Dr. Mukherjee on 11th May, 1998 after examining Mrs. Anuradha had advised various tests: "Repeat: HC, TC/DC ESR CRP SGPT, Urea Creatinine, Total Protein, Uric Acid Platelets, ANA factor, DS-DNA, Complement". He has also advised to puncture blister and sent fluid to School of Tropical Medicine, Virology Department. Complainant has not produced all these reports. Dr. Balaram Prosad had directed for skin biopsy for histopathology by Dr. N.Iqbal. On 13th Dr. Poornima Chatterjee directed : "Once vaginal swab taken from vagina just above introitus sent for bacteria smear and culture". This also reveals Doctors were all throughout directing for carrying out various tests and the results of those tests are not produced on record. It is also pointed out by the Opposite Parties that the Complainant was all throughout interfering in the treatment and he had not permitted skin biopsy as suggested by Dr. Balaram Prosad.

ICU/Burn Unit:

122. Complainant is a Doctor. Knowing fully well that there is no burn ward in the AMRI he got Mrs. Anuradha amitted in that hospital. There is no burn ward even in the Breach Candy Hospital. Therefore, his say that there was negligence on the part of the Hospital or its doctors in admitting Mrs. Anuradha in the AMRI Hospital, and, therefore, her treatment was affected is totally baseless. The Complainant chose the Hospital for treating his wife. Since the case was diagnosed as TEN for ensuring better Aseptic care, the patient was shifted on 11.5.1998 to Cabin No. 430, the VIP Cabin in a corner of AMRI. This room no. 430 was kept fully isolated, temperature was controlled, access to this room was restricted, and sterilisation in several form were maintained. Even the consultant/medical staff or the nursing staff who were attending the patient were required to put on protective clothings (sterilised gloves, aprons etc.). No other patient was kept in the same room to prevent all chances of cross-infection.

123. The nursing staff was also directed to take extra precaution, which they did to prevent any further outside infection to maintain the aseptic condition. Entry of outsider was also restricted.

124. Further, there is a specific direction by the Nursing Superintendent on 11.5.1998 for maintaining sterile isolated room. The directions are as under:

1. Restrict the nursing staff entering the room to the minimum;

2. Permit no visitors without authorization;

3. Provide adequate sterile cap, musk gown, jacouret, linen and slipper for change before entering the room;

4. Maintain all types of hygienic and sterile procedures as advised by attending physicians. Even in cross-examination the Complainant has admitted that there was environmental temperature control available in the exclusive and isolated and special room which was designated for his wife and full nursing care was also available as was directed by the physicians and the Doctors attending on her.

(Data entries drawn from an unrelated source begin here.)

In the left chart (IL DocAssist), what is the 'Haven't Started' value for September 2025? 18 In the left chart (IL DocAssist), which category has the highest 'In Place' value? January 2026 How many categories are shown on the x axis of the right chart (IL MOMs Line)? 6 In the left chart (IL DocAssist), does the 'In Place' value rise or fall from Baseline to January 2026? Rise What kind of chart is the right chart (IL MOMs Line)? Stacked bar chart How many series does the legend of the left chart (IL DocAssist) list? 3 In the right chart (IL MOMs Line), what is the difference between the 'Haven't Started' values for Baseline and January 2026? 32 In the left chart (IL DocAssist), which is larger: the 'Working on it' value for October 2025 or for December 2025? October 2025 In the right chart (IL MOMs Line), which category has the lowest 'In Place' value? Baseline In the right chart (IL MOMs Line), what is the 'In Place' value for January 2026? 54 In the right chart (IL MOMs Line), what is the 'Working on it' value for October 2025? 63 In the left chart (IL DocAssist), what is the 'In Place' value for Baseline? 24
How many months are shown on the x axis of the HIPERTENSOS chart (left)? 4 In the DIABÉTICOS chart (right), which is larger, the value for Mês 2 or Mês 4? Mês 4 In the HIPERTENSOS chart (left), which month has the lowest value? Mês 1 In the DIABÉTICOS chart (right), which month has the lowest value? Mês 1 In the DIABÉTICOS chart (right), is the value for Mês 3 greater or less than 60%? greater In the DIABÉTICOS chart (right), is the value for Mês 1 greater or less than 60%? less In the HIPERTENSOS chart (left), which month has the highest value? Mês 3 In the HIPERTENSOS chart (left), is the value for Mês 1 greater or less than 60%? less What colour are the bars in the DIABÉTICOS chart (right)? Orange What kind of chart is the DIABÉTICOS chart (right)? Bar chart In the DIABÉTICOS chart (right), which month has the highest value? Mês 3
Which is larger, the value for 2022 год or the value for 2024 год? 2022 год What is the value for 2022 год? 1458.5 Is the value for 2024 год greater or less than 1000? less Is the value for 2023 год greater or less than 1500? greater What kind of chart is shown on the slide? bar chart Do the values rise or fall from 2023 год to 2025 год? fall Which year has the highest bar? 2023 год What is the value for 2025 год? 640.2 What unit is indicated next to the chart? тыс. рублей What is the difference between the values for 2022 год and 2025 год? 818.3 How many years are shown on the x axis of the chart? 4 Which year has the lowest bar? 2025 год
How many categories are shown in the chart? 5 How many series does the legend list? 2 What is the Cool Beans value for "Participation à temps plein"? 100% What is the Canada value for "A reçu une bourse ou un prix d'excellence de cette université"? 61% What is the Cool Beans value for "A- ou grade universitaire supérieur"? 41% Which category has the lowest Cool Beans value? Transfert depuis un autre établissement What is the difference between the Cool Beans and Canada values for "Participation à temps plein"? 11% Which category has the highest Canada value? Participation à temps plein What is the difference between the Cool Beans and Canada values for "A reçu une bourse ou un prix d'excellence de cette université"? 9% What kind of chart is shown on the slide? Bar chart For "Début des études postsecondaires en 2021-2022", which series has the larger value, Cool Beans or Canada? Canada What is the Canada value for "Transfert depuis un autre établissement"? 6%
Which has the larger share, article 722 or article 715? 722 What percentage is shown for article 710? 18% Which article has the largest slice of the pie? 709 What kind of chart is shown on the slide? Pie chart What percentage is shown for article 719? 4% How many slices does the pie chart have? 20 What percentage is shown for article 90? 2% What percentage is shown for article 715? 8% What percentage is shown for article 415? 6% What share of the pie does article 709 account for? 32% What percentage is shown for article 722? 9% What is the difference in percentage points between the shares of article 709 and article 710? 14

125. Finally, we would say that the Complainant has first issued notice against 27 persons including the Doctors who had treated at Bombay Hospital. Thereafter, we do not know for what reasons he has withdrawn the complaint against the Doctors who had treated at the Breach Candy Hospital. In criminal cases also, at present, they are acquitted.

126. In the result, we reiterate that Doctors or Surgeons do not undertake that they will positively cure a patient. There may be occasions beyond the control of the medical practitioner to cure the patients. From the record, it would be difficult to arrive at the conclusion that the injection Depo-Medrol prescribed by Dr. Mukherjee was of such excessive dose that it would amount to deficiency in service by him which was his clinical assessment. Thereafter, with regard to the alleged deficiency in the treatment given to Mrs. Anuradha by Opposite Party Doctors 2, 3, 5 and 6, there is no substance. The contention against the hospital that it was not having Burns-Ward, and, therefore, the deceased suffered is also without substance. Hence, this complaint is dismissed. There shall be no order as to costs.